What is being asked:
Write out the part of the wargaming article that begins at the words "For your reading" and stops after "beyond a ROC-drill!", putting "typical errors" in place of "common mistakes".

Page extract:

Wargaming in the military was originally conceived to be an objective arbiter of ideas and plans. The Imperial German Staff, the originators of Kreigspeil, wargamed plans critical to the success of a campaign in the full knowledge that the fate of the German Empire relied upon successful outcomes. Cynics out there will say “ah, but they lost”. The truth is, the initial war-plans they tested to wage war against Russia in the East and Belgium and France in the west in 1914, were arguably, a resounding success until interference by the Imperial German staff’s own planners on the ground disrupted them.
After all, wargaming enables commanders and decision-makers test their plans and to fail if necessary without risk and make amendments accordingly. It was well known in the Imperial German General Staff that the process had to offer participants on each side the chance of success according to the relevant strength and weaknesses of their forces. They were prepared for failure.
All of us play games. Many of the off the shelf games we play are the entertainment versions of wargames. None of us would purchase or participate in a game where the outcomes were completely predetermined against us. Nobody wants to play to lose.
Over the past years we have noticed the trend in military decision-making which misuses wargaming to validate favourable predetermined outcomes. In other words, the good guys always win. Blue team gets tea and medals. We have found it has become problematic to reintroduce the concept of wargaming as an entirely adversarial process with the inherent risks that allows either side the chance to win. In its place we have frequently noticed, the use of hybrids and Rehearsal of Concept drills (ROC-drill) to validate plans and concepts to the extent that even ROC-drills are now being called wargames. The distinction between these has become blurred to the point of non-recognition. A ROC-drill is not a wargame, and we find it frustrating and obstructive that is routinely described as such. We often come across exercises described as Wargames which are simply PowerPoint ‘brief offs’ with a representation of the ground by a crude model on the floor, or a map pinned to a wall and never referred to.
For your reading pleasure, we are going to outline the common mistakes we habitually encounter in wargaming. This should enable you to elevate your wargames from simply being a validation of your own assumptions to a rigorous test of your planning. Go beyond a ROC-drill!
#1 Assumptions are the mother of all f*ck ups
Never assume success. In our experience, we have see to many examples of assumptive behaviour. For example: assuming the enemy will behave in exactly the you way you want them to. You would not tell an opposing sports team how to play against you, now would you? The basic assumption that you will win invalidates completely the exercise. A wargame should test and refute your assumptions. Assumption leads to inherent bias which has the effect of participants rejecting the data generated and outcomes.

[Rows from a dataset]
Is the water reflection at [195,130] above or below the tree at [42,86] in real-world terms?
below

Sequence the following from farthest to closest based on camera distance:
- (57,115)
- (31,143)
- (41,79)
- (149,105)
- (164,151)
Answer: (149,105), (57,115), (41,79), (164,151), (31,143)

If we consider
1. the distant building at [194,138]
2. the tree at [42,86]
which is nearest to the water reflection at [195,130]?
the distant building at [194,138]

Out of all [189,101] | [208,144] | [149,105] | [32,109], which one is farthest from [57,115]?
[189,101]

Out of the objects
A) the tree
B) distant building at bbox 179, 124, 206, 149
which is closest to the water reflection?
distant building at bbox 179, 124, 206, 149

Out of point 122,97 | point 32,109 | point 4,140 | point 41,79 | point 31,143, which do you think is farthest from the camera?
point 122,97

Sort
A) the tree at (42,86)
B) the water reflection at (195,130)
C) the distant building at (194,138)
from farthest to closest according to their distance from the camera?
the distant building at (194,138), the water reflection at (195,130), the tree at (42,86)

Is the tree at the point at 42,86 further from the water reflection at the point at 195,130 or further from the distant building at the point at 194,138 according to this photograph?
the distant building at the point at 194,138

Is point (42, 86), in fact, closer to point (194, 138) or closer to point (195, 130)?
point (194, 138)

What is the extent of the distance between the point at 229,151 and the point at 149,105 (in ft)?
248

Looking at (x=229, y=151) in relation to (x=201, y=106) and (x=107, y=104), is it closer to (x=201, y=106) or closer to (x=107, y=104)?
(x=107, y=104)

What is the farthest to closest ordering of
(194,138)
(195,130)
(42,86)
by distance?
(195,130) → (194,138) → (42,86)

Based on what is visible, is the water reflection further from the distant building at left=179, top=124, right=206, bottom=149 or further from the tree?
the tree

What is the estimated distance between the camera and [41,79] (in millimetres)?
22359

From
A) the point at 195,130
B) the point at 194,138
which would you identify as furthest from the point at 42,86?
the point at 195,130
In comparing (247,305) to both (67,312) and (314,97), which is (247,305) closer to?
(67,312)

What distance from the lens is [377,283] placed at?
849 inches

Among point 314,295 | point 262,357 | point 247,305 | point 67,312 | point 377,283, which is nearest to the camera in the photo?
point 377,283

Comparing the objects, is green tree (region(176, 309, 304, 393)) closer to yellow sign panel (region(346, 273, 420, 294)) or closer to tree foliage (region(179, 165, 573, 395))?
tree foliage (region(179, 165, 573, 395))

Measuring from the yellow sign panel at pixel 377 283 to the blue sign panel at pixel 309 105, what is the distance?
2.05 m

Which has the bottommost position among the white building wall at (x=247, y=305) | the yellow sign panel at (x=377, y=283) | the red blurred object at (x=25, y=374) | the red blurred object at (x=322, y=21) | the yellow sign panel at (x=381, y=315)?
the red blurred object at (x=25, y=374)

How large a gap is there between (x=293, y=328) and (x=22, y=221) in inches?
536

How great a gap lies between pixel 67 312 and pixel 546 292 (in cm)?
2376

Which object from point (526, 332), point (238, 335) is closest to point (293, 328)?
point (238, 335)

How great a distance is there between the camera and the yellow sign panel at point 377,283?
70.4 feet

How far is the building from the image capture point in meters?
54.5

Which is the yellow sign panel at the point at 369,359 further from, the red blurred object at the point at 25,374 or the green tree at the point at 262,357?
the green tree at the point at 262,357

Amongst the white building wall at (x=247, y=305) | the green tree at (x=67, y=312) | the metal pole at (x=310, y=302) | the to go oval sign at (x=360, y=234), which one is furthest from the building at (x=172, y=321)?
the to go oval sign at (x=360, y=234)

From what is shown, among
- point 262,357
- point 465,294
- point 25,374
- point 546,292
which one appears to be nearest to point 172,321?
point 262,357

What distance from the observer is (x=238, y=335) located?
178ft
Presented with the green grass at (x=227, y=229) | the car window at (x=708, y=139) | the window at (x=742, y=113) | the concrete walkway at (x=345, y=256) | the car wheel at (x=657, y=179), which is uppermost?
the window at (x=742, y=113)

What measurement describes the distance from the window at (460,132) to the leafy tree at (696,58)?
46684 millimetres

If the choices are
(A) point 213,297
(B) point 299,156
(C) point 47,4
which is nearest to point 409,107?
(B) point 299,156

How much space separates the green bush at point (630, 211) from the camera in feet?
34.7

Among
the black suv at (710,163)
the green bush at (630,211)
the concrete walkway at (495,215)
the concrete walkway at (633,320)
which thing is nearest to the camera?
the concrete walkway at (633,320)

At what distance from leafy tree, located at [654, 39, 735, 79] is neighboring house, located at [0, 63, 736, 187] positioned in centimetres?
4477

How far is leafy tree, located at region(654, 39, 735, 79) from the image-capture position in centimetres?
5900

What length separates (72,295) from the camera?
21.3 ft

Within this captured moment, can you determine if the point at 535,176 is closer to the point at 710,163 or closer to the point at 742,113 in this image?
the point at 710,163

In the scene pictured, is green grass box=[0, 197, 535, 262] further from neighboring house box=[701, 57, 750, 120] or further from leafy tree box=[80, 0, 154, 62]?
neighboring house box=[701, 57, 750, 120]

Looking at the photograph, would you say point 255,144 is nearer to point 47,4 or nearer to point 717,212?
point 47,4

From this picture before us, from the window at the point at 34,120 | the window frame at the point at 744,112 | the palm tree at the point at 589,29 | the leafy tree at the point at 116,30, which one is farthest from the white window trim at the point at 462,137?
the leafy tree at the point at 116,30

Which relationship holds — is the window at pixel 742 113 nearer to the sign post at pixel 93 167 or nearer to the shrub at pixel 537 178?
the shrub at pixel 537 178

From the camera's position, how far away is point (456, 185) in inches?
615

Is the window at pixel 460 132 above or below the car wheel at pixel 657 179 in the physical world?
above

Solution to this task:
For your reading pleasure, we are going to outline the typical errors we habitually encounter in wargaming. This should enable you to elevate your wargames from simply being a validation of your own assumptions to a rigorous test of your planning. Go beyond a ROC-drill!